Anchorage, Alaska

Insurers say that they have tax policy concerns about new life insurance products and are asking regulators to step in and help them remedy perceived problems.[@@]

Representatives of the life, health and property-casualty insurance industry spoke during a newly created tax policy working group that met during the fall meeting of the National Association of Insurance Commissioners here.

In response to concerns expressed, John Oxendine, Georgia insurance commissioner, said that regulators would try to meet with representatives at the Internal Revenue Service prior to the NAIC winter meeting in December.

For life insurers, the issue of insurable interest and its potential impact on future tax policy is of paramount concern, says Bill Anderson, a representative with the National Association of Insurance and Financial Advisors, Falls Church, Va.

Traditionally, life insurance has been sold based on insurable interest, a connection between the life being insured and the beneficiary. But in states like Texas and Alabama, that traditional concept is being revisited. In Texas, third parties with no insurable interest already can take out life insurance on individuals, according to Jose Montemayor, Texas insurance commissioner. And in Alabama, a bill that would have allowed this practice in the “growing area of megabuck life insurance” was defeated in the state House of Representatives, says Walter Bell, Alabama insurance commissioner.

Anderson says that the issue is likely to start showing up in more states, prompting NAIFA, the American Council of Life Insurers, Washington; and, the Association for Advanced Life Underwriting, Falls Church, Va., to begin an effort to alert state legislators. And Frank Keating, ACLI president, raised the issue with U.S. Senators Kent Conrad and Gordon Smith.

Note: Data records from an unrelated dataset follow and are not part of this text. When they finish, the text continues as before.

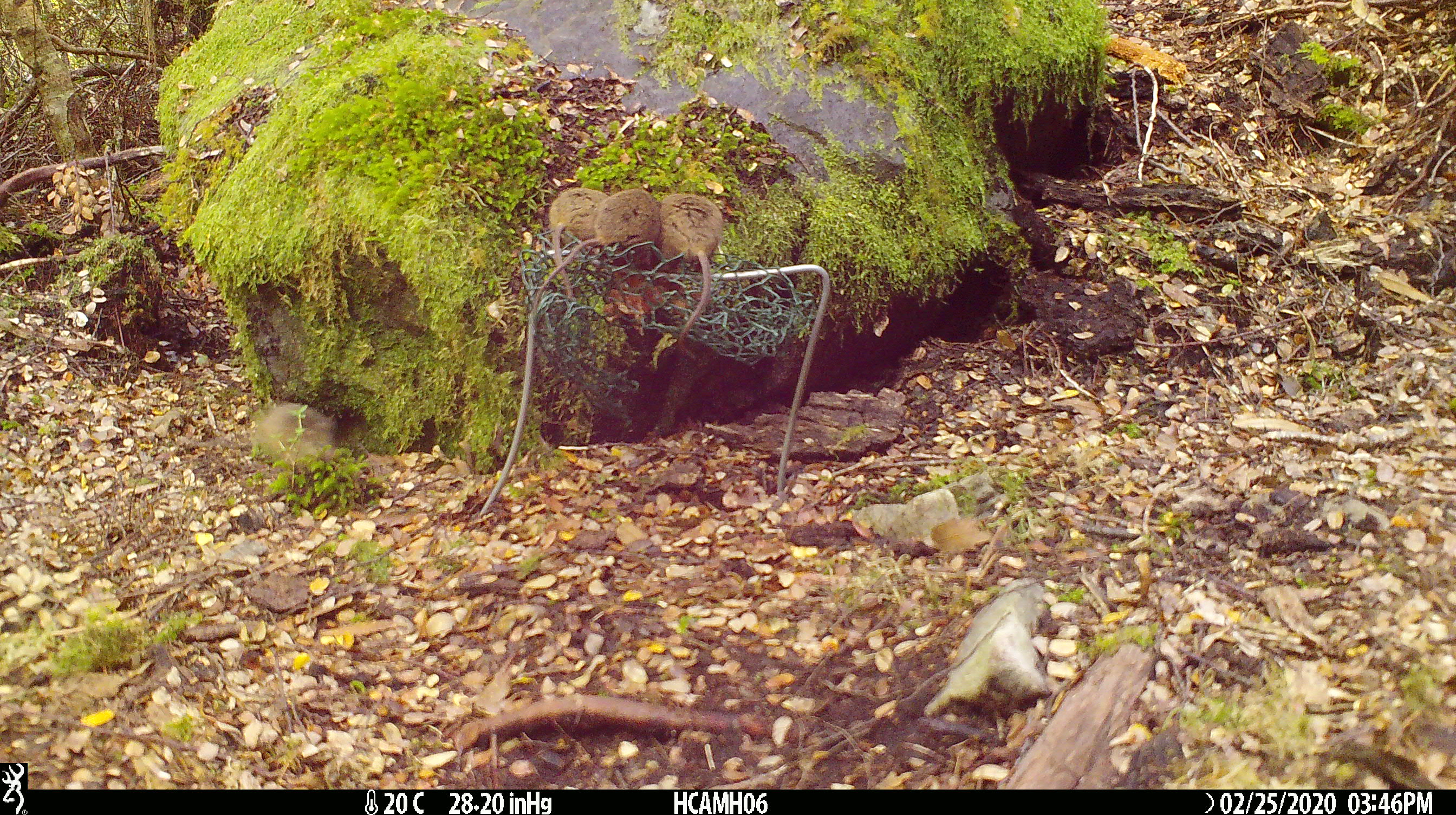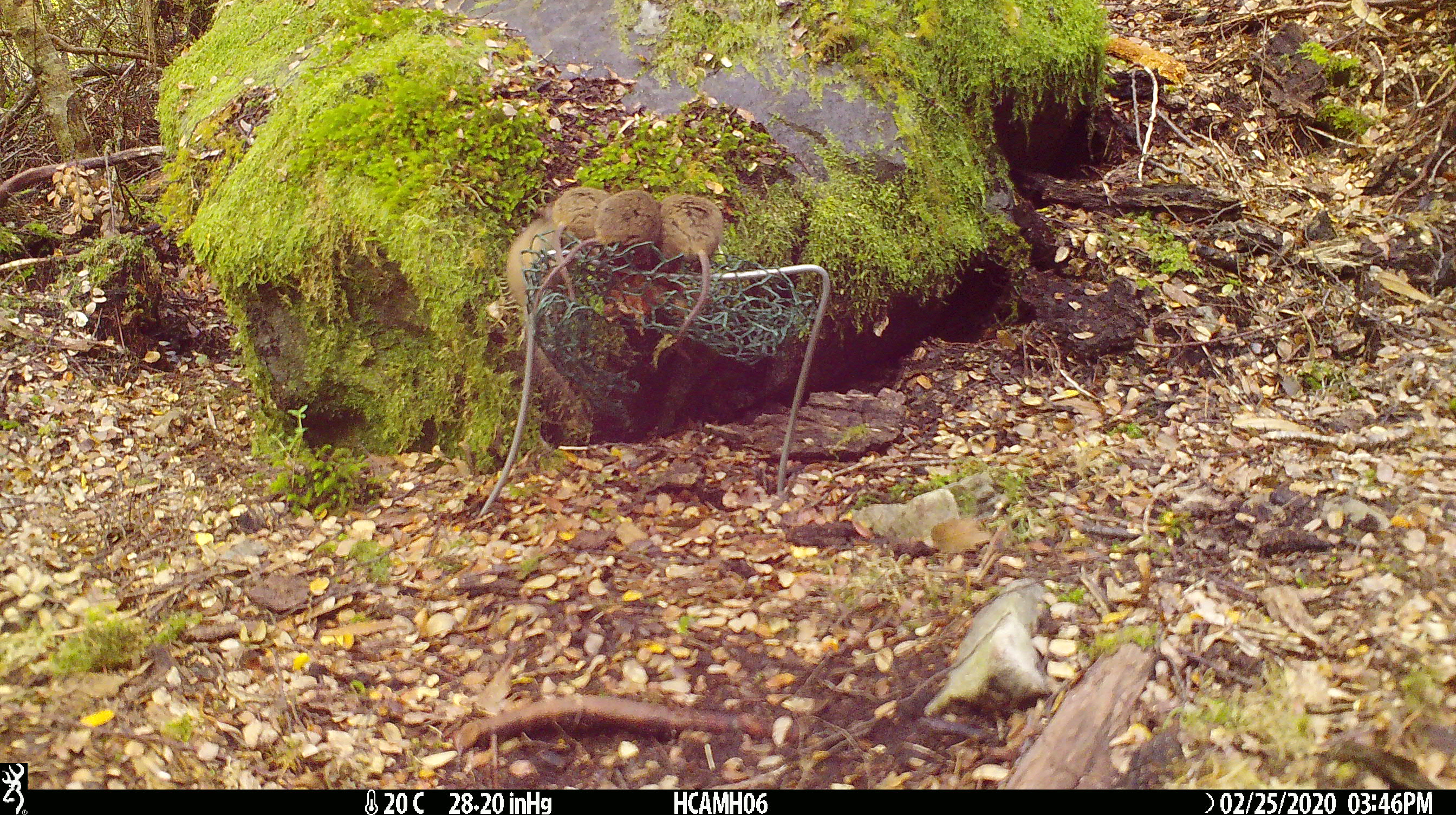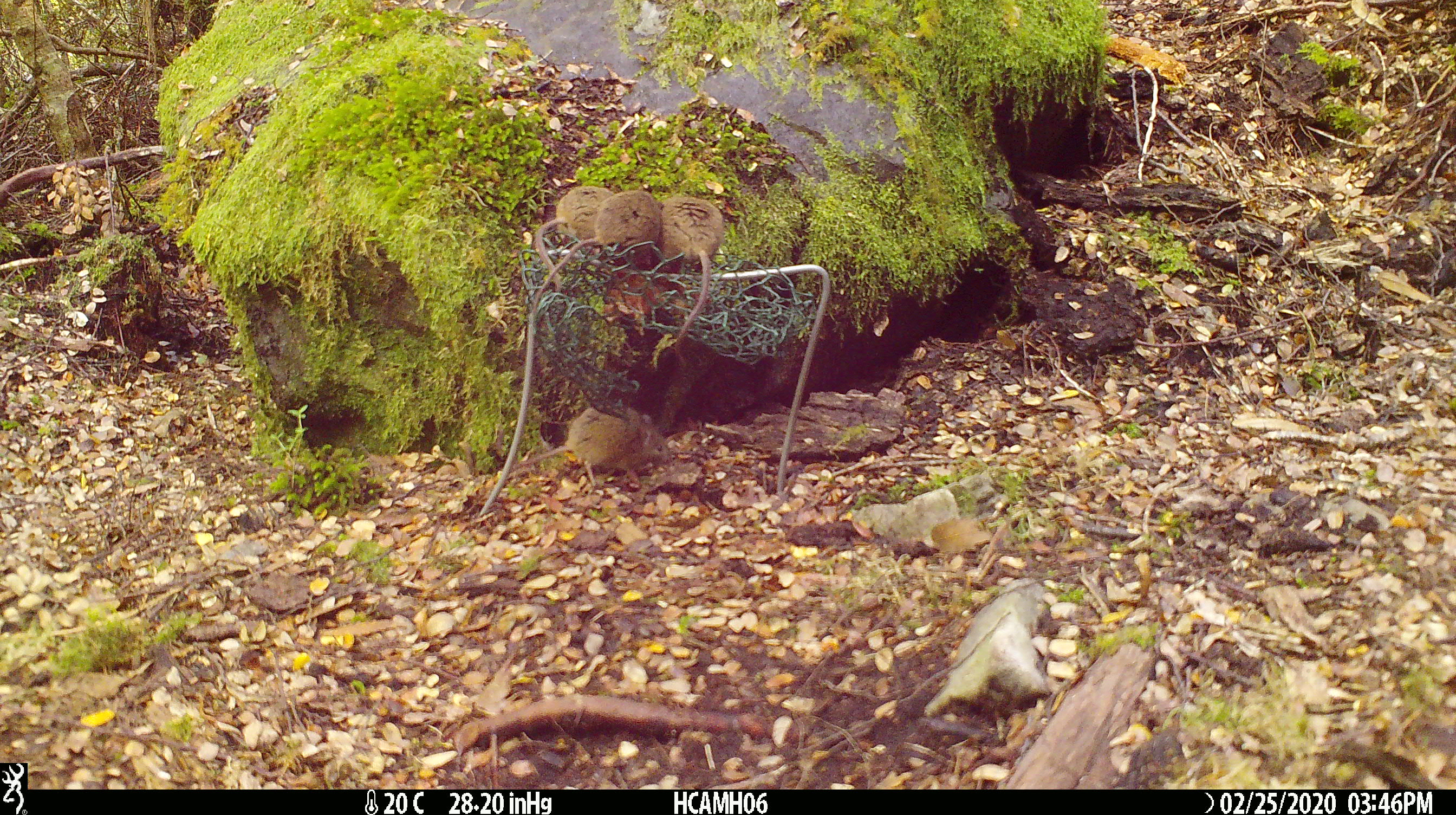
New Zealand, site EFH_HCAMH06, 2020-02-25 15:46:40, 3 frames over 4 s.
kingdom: Animalia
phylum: Chordata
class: Mammalia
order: Rodentia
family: Muridae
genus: Mus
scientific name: Mus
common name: mouse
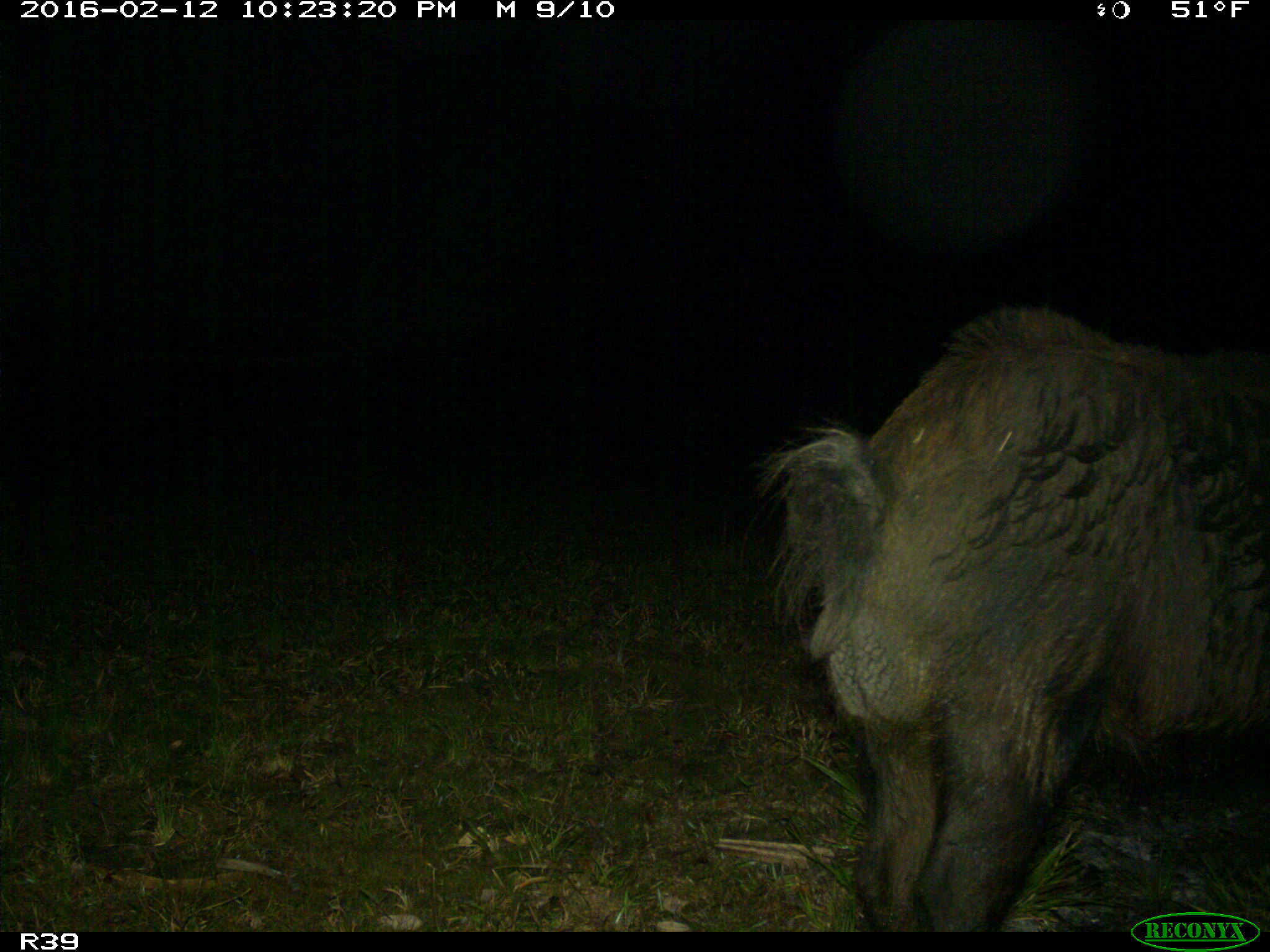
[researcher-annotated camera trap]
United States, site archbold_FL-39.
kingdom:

Investor owned life insurance includes a new type of offering called life insurance life annuity combinations (LILACs), in which a life insurance contract is purchased along with an immediate annuity, both on the life of a donor. The annuity income pays for the insurance policy premium.

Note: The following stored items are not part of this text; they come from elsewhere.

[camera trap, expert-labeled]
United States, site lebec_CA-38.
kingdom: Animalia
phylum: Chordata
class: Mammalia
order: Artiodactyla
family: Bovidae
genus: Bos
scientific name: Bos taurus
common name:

North Dakota Insurance Commissioner Jim Poolman asked Anderson to differentiate between these new investor owned life insurance contracts and corporate-owned and bank-owned life insurance (COLI/BOLI.)

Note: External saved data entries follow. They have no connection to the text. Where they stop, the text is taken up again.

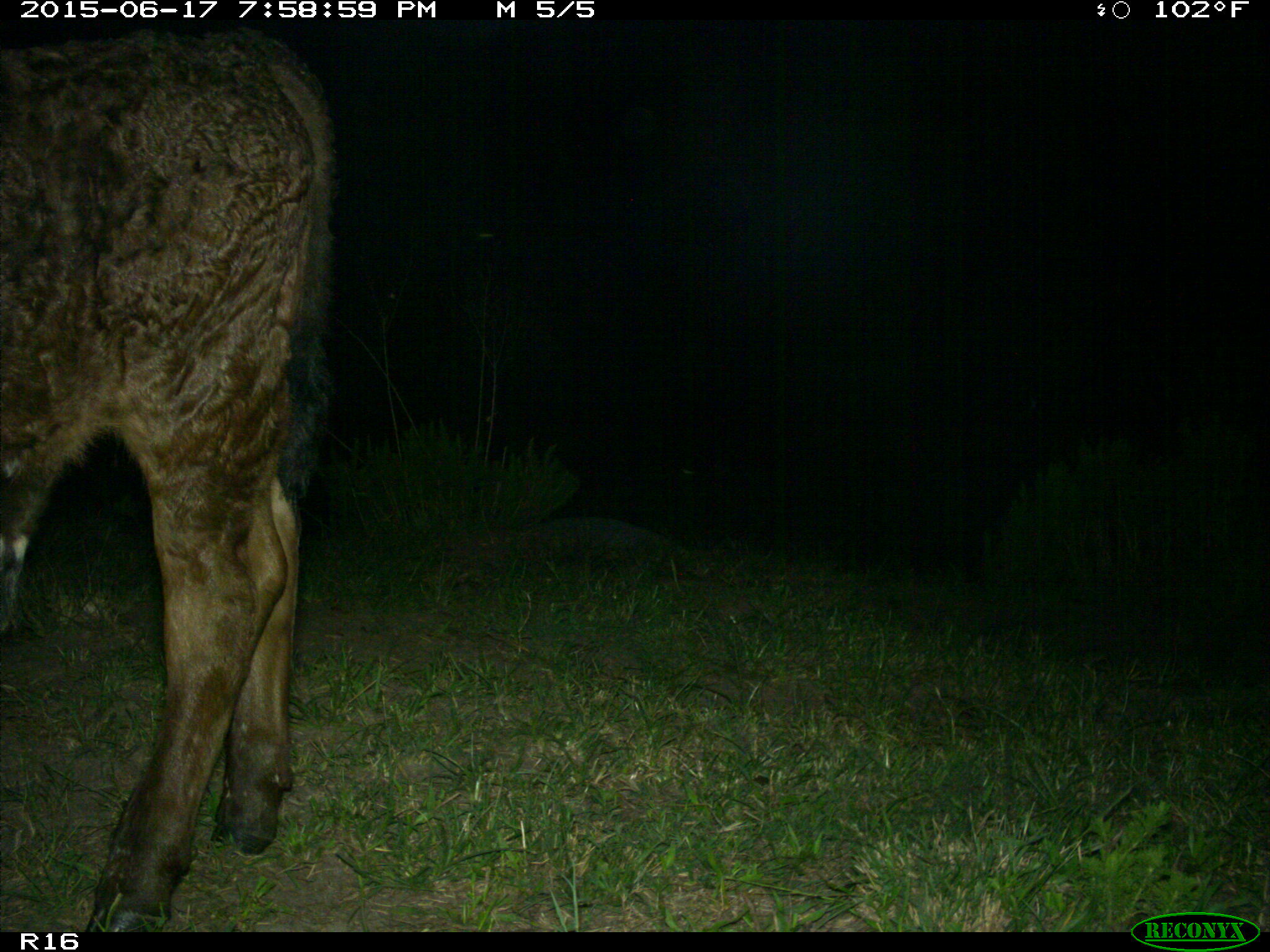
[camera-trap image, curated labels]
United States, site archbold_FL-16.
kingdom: Animalia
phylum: Chordata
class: Mammalia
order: Artiodactyla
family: Bovidae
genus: Bos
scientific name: Bos taurus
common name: domestic cow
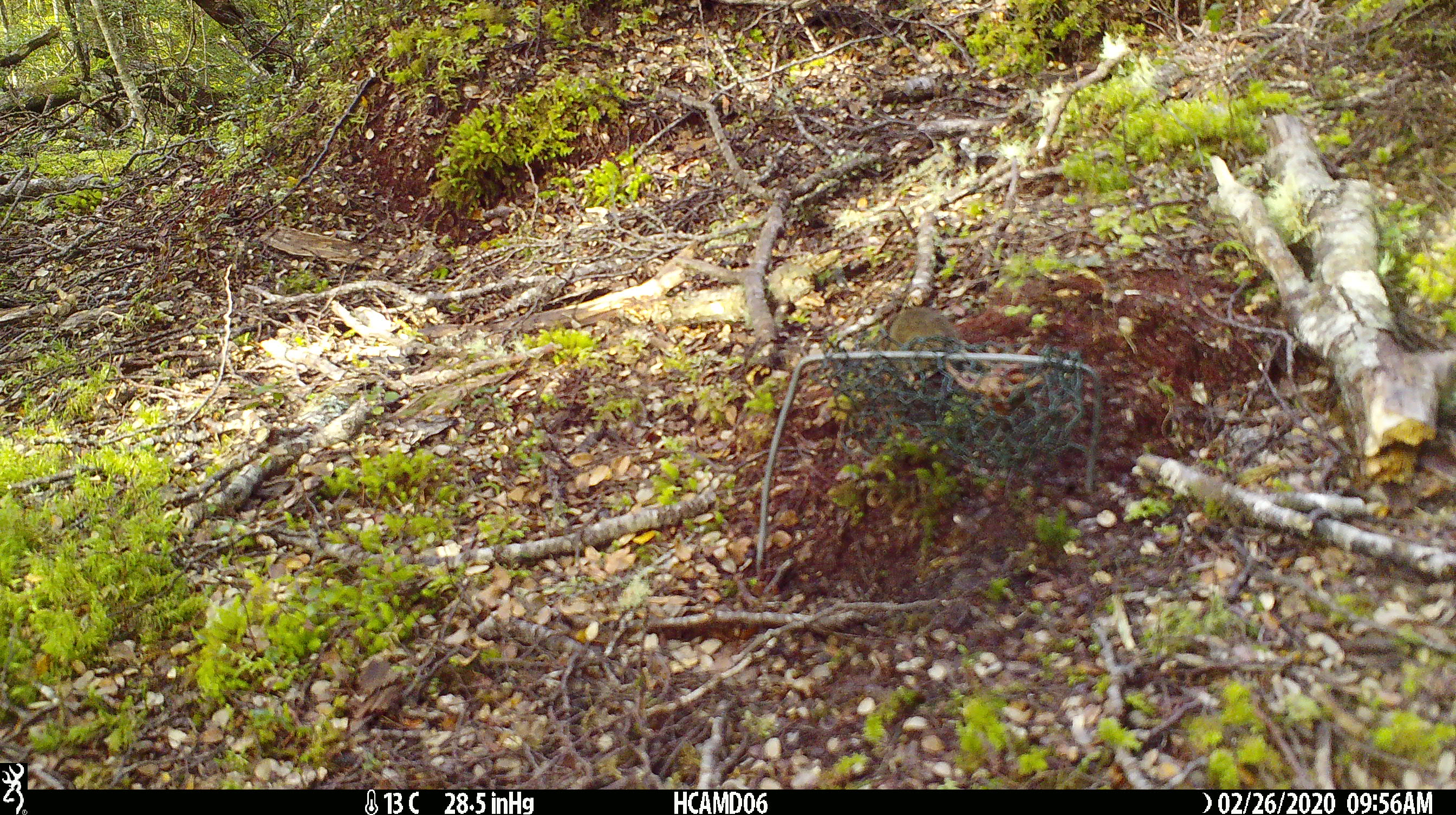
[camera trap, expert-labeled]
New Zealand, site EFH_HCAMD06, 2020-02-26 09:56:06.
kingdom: Animalia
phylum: Chordata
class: Mammalia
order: Rodentia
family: Muridae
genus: Mus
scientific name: Mus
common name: mouse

Anderson said that with COLI/BOLI, there is an insurable interest when the contract is issued, while with investor-owned life insurance, there is no such interest.

Poolman countered that it would seem that the insurance industry would want to sell more insurance. He asked if the industry is concerned that these large contracts will remain in force until death, and hence a death benefit will have to be paid out.

Oxendine asked what the difference would be if a university went to a bank and took a loan to buy a policy and then paid off the loan when the death benefit was paid.

Anderson responded that if a charity such as a university buys a contract on an alumnus, with the university named as beneficiary, there is an insurable interest. But if an outside investor buys the policy, then there is no insurable interest. The problem is that in the first case, the charity would get all of the proceeds, but in the second, a charity might get only a small part of the proceeds, Anderson explains.

If the practice gains ground, he added, life insurance could be turned into a commodity. Currently, it is given many tax benefits, but once it is used like this, Congress might revisit the tax status of life insurance contracts.

He says that although AALU opposes this kind of use of life insurance, some of its members are selling these plans and will continue to sell these plans.

“They’re not going to stop doing this,” Anderson says.

Over the last several years, brokers and attorneys have been pushing these plans, but MetLife does not see how they can work economically, says Robert Lynch, a MetLife representative. “There is not even enough money for investors,” Lynch says. “We have pressed them to show us where the value is added.”

Advocates have said that there is no tax arbitrage and that the benefit would come from errors in pricing annuities and life insurance, he says.